There are one or two questions asked by my hon. friend which I can answer. He asks: "Has Canada a foreign minister or envoy to the Eire republic in Dublin?" I would reply that Canada has no foreign minister in Dublin. There is the office of high commissioner which unhappily, due to the death of the late Mr. John Hall Kelly, is vacant at the present time. At present the acting high commissioner is Mr. E. J. Garland, a former member of this House of Commons. My hon. friend following his first question asks: "If so, who is the acting head, what is his staff, what duties do they perform and what are their respective salaries and other allowances?" I have already given him the name of the acting head. The staff is a small one. It consists of one stenographer, Miss E. O'Malley, grade 3, who receives a salary of $1,560 and an allowance of $250 per annum, and Mr. Chambers, messenger, who receives $465.
I shall have to bring the next question to the attention of the Minister of Trade and Commerce (Mr. MacKinnon). My hon. friend asks: "What trade commissioners or other Canadian officials are in Eire, where are they located, at what cost, and is there duplication of services?" Perhaps this question may be allowed to stand on the order paper to be answered later by my colleague. The hon. member's next question is: "Has the government made any representations to Eire as to the loss of Canadian shipping off Eire ports
by enemy action, resulting from the refusal of Eire of the use of her ports for defence purposes?" To begin with, this question is out of order because it carries with it an implication. It is asked not so much for the purpose of getting information as for the purpose of purporting to give information, which may and probably is wholly incorrect.

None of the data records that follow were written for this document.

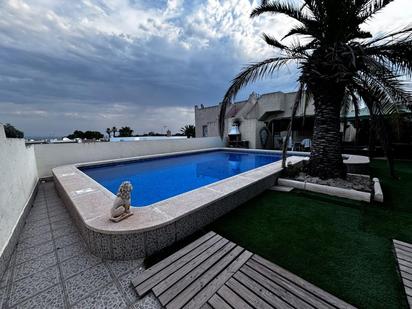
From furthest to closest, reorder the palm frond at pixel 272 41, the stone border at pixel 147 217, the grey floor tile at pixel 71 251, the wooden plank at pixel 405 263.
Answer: the palm frond at pixel 272 41, the grey floor tile at pixel 71 251, the stone border at pixel 147 217, the wooden plank at pixel 405 263

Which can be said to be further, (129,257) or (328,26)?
(328,26)

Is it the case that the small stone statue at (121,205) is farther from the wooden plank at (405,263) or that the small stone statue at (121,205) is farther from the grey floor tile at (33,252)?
the wooden plank at (405,263)

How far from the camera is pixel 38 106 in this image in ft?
40.1

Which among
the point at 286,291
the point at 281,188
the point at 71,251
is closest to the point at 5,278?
the point at 71,251

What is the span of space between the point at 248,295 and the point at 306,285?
27.8 inches

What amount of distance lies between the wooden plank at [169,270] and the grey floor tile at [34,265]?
1.54 meters

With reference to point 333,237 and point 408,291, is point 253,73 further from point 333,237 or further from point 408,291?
point 408,291

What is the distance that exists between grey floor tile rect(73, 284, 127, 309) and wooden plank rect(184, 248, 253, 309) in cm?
75

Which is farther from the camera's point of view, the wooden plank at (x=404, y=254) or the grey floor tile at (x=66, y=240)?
the grey floor tile at (x=66, y=240)

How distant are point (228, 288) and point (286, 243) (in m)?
1.38

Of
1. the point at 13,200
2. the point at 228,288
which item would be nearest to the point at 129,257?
the point at 228,288

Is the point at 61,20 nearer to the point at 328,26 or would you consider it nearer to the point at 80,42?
the point at 80,42

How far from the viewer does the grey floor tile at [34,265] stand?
223cm

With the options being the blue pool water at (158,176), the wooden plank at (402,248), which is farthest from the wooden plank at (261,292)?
the blue pool water at (158,176)
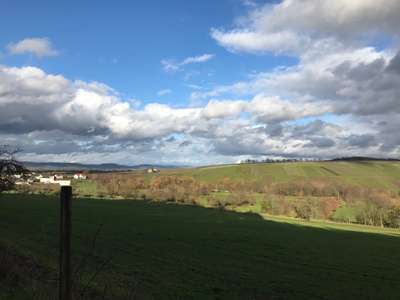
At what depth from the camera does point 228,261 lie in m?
37.5

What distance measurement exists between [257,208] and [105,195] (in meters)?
46.5

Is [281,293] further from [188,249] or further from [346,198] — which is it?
[346,198]

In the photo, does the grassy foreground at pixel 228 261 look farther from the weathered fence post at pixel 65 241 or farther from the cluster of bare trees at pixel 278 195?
the cluster of bare trees at pixel 278 195

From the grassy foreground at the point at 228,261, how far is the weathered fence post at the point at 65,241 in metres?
3.00

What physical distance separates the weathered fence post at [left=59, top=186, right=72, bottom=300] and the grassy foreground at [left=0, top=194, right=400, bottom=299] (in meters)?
3.00

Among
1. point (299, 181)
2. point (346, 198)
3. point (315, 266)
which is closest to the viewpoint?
point (315, 266)

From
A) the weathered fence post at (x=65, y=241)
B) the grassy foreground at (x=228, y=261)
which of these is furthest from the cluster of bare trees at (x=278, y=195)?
the weathered fence post at (x=65, y=241)

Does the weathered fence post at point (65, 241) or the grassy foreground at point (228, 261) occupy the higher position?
the weathered fence post at point (65, 241)

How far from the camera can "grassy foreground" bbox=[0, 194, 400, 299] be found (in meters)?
24.3

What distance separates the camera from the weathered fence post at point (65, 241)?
6.12 m

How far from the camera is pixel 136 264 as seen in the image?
31422 millimetres

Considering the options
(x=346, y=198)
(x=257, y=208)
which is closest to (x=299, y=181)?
(x=346, y=198)

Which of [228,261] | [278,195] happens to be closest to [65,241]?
[228,261]

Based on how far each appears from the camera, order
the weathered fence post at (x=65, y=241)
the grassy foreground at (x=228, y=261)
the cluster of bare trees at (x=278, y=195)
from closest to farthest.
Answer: the weathered fence post at (x=65, y=241), the grassy foreground at (x=228, y=261), the cluster of bare trees at (x=278, y=195)
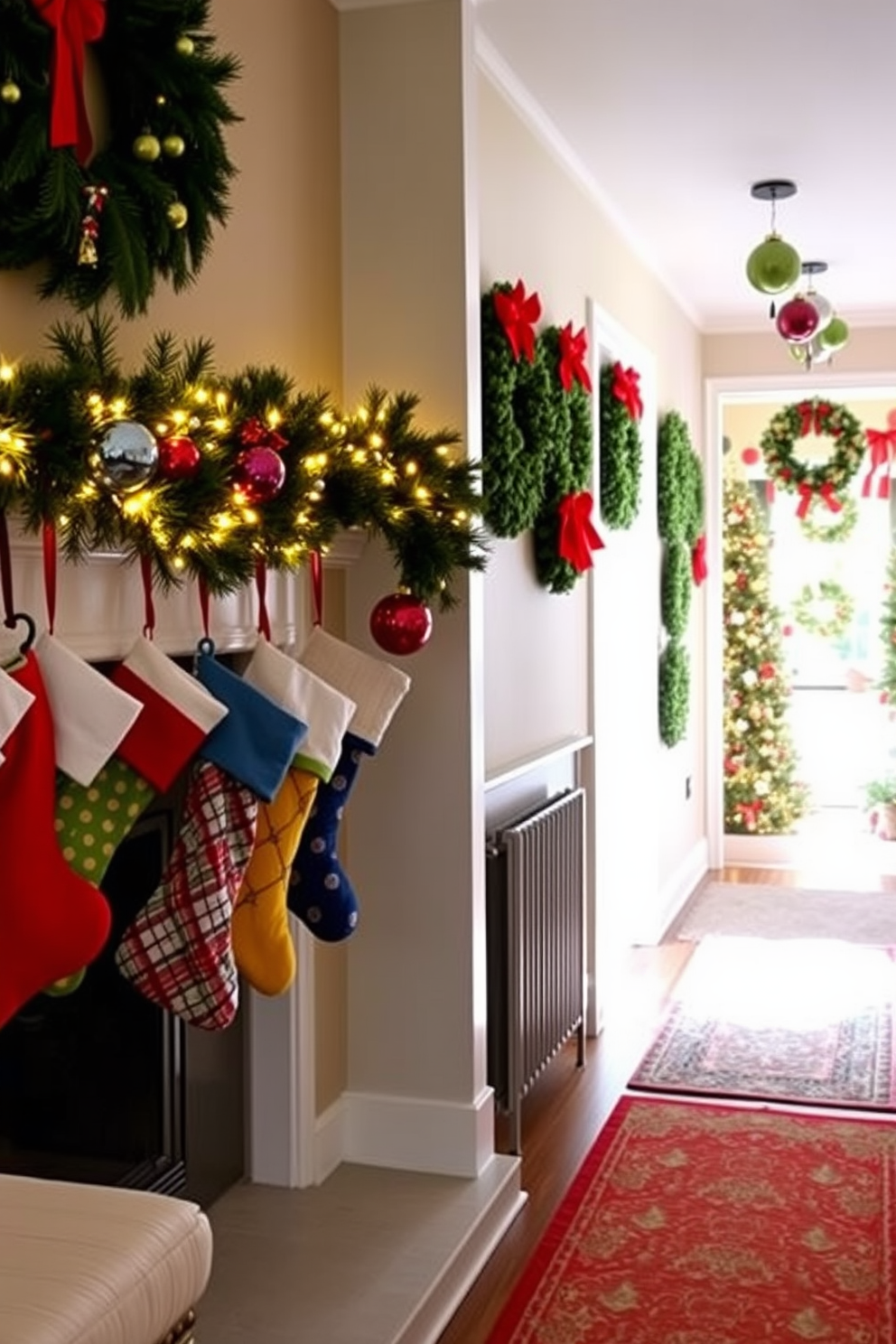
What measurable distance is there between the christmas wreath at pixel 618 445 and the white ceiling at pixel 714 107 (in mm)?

The next question asked is: "Has Canada made representations to Eire or to the government of Britain requesting the use of Irish ports and bases as a protection to Canadian and empire shipping against enemy submarines and air bombers?" And next: "Have empire ships been sunk, and Canadian and British seamen drowned as a result of the lack of protection by the use of Irish ports?" What I said a moment ago about a previous question would apply also to these. Then my hon. friend asks: "What has the government done in the matter, or what action will be taken?"
I submit, Mr. Speaker, that to give any replies to these questions, either in the affirmative or in the negative, would serve only to provoke discussion which might prove unfortunate to the relations between Canada and Ireland or create complications as between the United Kingdom and Ireland. I would not wish it to be assumed that the matters which are referred to have not been the subject of careful consideration by representatives of Ireland and our own government. On the other hand, I have no desire to answer questions which might quite unnecessarily occasion further questions or occasion embarrassment in other parts of the empire, with respect to a controversial matter. I think the whole matter is perhaps best left in that position. I am sure that my hon. friend, who is the most loyal of men, will appreciate that it is only because of reasons of great loyalty to the crown that I take the position I do.